▼

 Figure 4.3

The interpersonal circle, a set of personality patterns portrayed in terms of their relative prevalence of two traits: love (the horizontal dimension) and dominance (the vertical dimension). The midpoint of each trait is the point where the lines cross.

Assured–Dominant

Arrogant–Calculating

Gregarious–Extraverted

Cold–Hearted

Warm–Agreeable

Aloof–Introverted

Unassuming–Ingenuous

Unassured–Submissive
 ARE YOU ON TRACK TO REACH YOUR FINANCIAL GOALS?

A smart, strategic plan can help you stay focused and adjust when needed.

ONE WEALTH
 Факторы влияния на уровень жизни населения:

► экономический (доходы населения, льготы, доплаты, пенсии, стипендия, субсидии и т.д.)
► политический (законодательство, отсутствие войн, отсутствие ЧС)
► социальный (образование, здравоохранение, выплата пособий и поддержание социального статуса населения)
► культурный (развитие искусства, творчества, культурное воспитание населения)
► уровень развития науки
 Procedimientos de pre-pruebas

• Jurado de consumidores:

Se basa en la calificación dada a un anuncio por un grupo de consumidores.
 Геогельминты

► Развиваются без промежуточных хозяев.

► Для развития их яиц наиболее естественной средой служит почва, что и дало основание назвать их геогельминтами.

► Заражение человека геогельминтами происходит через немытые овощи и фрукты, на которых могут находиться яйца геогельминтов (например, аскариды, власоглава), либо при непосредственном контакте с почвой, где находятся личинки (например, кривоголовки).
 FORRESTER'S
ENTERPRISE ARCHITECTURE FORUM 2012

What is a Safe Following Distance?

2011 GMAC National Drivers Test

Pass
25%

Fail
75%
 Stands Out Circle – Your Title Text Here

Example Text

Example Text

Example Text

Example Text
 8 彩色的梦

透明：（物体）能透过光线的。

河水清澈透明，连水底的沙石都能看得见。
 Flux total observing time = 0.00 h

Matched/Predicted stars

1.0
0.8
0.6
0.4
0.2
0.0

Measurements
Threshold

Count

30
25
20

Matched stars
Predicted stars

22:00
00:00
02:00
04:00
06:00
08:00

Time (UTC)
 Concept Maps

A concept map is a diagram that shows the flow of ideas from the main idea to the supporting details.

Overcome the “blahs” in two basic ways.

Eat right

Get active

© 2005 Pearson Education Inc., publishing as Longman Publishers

▲

▶ Aim of the exercise
For every line in the listing above that mentions the word "Matched", make a copy.

▶ Written response
Matched/Predicted stars
Matched stars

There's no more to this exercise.